Gradient boosting and XGBoost

Gradient boosting builds an additive model by sequentially fitting shallow decision trees to the negative gradient of the loss function. Each tree corrects the errors of the current ensemble. XGBoost refines this with second-order Taylor expansion of the loss, explicit regularization on the leaf weights, and a column subsampling that further reduces overfitting. Together they are the dominant algorithm on tabular data competitions.

The core idea: functional gradient descent

Instead of minimizing the loss by updating parameters (as in gradient descent), boosting minimizes the loss by adding functions. The prediction at step \(m\) is:

\[F_m(\mathbf{x}) = F_{m-1}(\mathbf{x}) + \eta \cdot h_m(\mathbf{x})\]

where \(h_m\) is the new tree and \(\eta\) is the learning rate (shrinkage).
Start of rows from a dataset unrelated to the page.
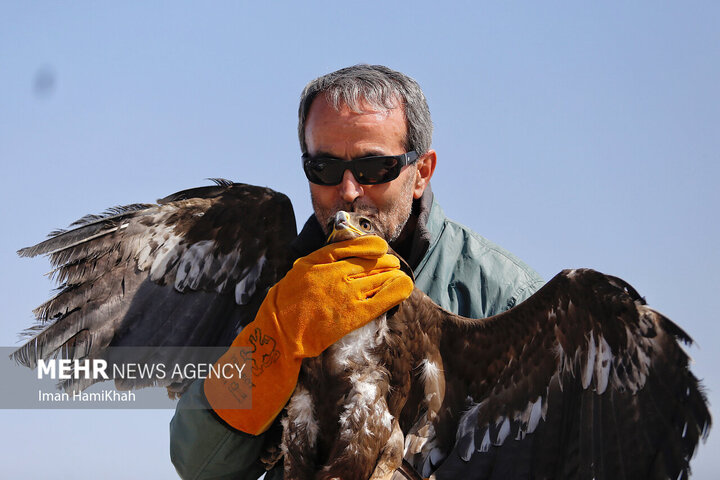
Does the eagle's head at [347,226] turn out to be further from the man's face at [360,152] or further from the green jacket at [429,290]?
the green jacket at [429,290]

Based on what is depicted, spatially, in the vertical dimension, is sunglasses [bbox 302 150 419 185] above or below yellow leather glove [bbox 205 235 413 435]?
above

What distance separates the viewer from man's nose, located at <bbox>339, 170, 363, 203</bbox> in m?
4.41

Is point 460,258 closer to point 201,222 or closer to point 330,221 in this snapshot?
point 330,221

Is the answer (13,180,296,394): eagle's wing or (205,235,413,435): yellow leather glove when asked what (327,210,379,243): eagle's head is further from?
(13,180,296,394): eagle's wing

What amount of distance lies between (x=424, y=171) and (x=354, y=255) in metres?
1.05

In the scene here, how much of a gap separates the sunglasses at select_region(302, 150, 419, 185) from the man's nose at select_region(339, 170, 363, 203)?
2 centimetres

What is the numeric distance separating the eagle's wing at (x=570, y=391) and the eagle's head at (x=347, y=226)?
2.58ft

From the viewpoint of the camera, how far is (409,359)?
444 centimetres

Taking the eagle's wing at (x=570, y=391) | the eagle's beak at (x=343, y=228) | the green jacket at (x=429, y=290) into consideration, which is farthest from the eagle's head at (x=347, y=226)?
the eagle's wing at (x=570, y=391)

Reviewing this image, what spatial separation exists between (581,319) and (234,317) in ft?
7.37

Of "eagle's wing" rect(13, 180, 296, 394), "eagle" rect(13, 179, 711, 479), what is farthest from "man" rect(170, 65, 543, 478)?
"eagle's wing" rect(13, 180, 296, 394)

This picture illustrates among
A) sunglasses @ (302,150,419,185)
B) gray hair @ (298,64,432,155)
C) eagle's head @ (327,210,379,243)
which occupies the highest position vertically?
gray hair @ (298,64,432,155)

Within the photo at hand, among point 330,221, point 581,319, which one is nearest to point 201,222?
point 330,221

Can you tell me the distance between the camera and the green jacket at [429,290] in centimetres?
434
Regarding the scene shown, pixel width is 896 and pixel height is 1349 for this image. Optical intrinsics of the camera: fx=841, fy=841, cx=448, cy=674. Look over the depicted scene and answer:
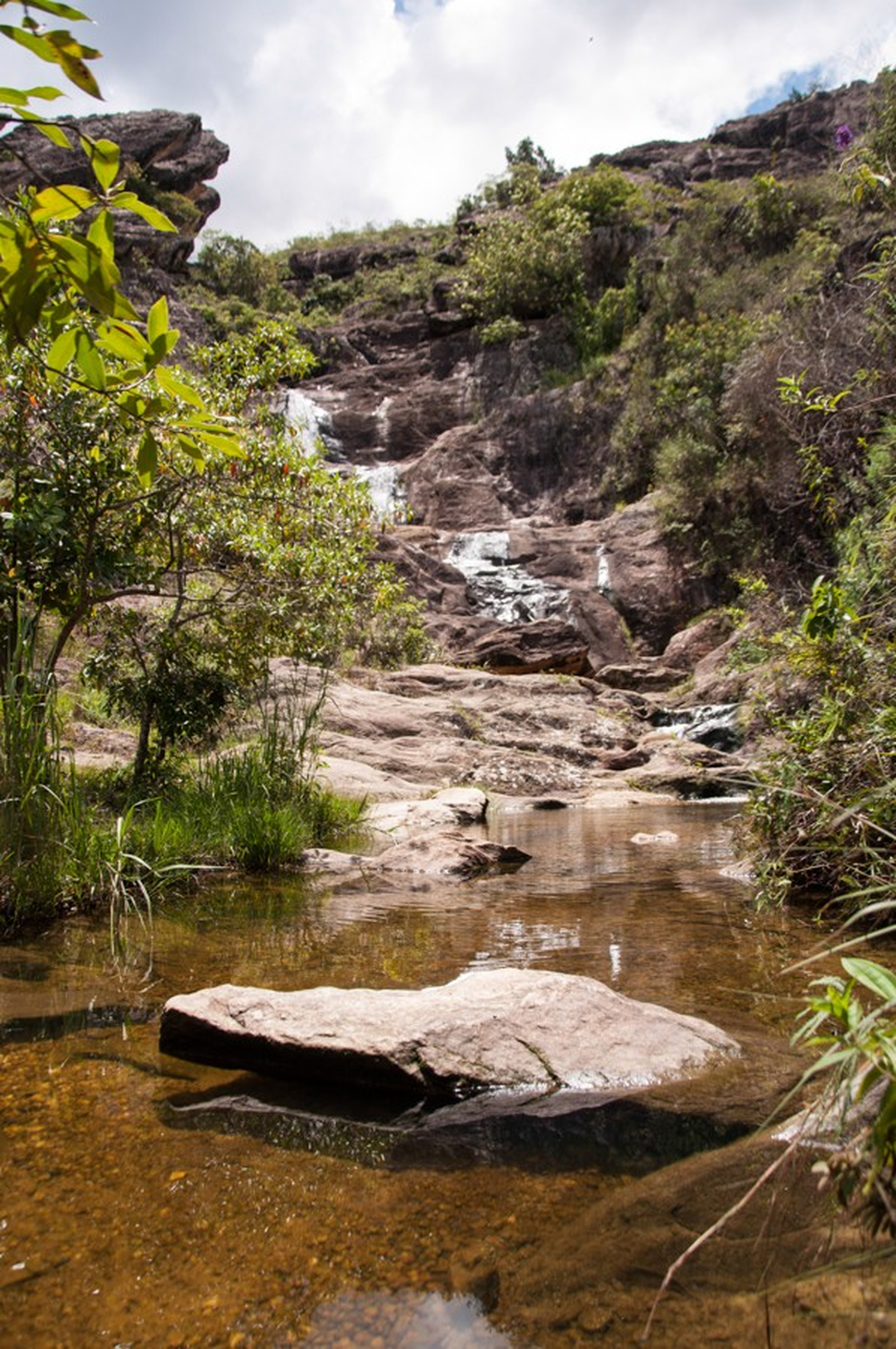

The tree \(h_m\) is fitted to the negative gradient of the loss evaluated at the current predictions:

\[r_i^{(m)} = -\left[\frac{\partial \mathcal{L}(y_i, F(\mathbf{x}_i))}{\partial F(\mathbf{x}_i)}\right]_{F=F_{m-1}}\]

For squared error loss \(\mathcal{L} = (y_i - F(\mathbf{x}_i))^2/2\): \(r_i^{(m)} = y_i - F_{m-1}(\mathbf{x}_i)\). The trees are fitted to the residuals, which is why early descriptions of boosting talked about “fitting residuals”. The gradient view generalizes this to any differentiable loss: log-loss for classification, absolute error for robust regression, and so on.

The analogy with gradient descent: gradient descent moves in the direction of the negative gradient in parameter space; functional gradient descent moves in the direction of the negative gradient in function space, adding a tree that points in that direction.

The gradient boosting algorithm

  1. Initialize \(F_0(\mathbf{x}) = \arg\min_\gamma \sum_i \mathcal{L}(y_i, \gamma)\) (e.g., the mean of \(y\) for regression).
  2. For \(m = 1, \ldots, M\):
    • Compute pseudo-residuals \(r_i^{(m)} = -\partial\mathcal{L}/\partial F(\mathbf{x}_i)|_{F_{m-1}}\).
    • Fit a shallow tree \(h_m\) to \(\{(\mathbf{x}_i, r_i^{(m)})\}\).
    • Update \(F_m = F_{m-1} + \eta \cdot h_m\).
  3. Return \(F_M\).

Four panels showing how gradient boosting sequentially fits trees to residuals and improves the ensemble prediction

With just 1 tree (top-left) the fit is very rough. As more trees are added the ensemble progressively tracks the true function (grey dashed). The red curve is the current ensemble prediction.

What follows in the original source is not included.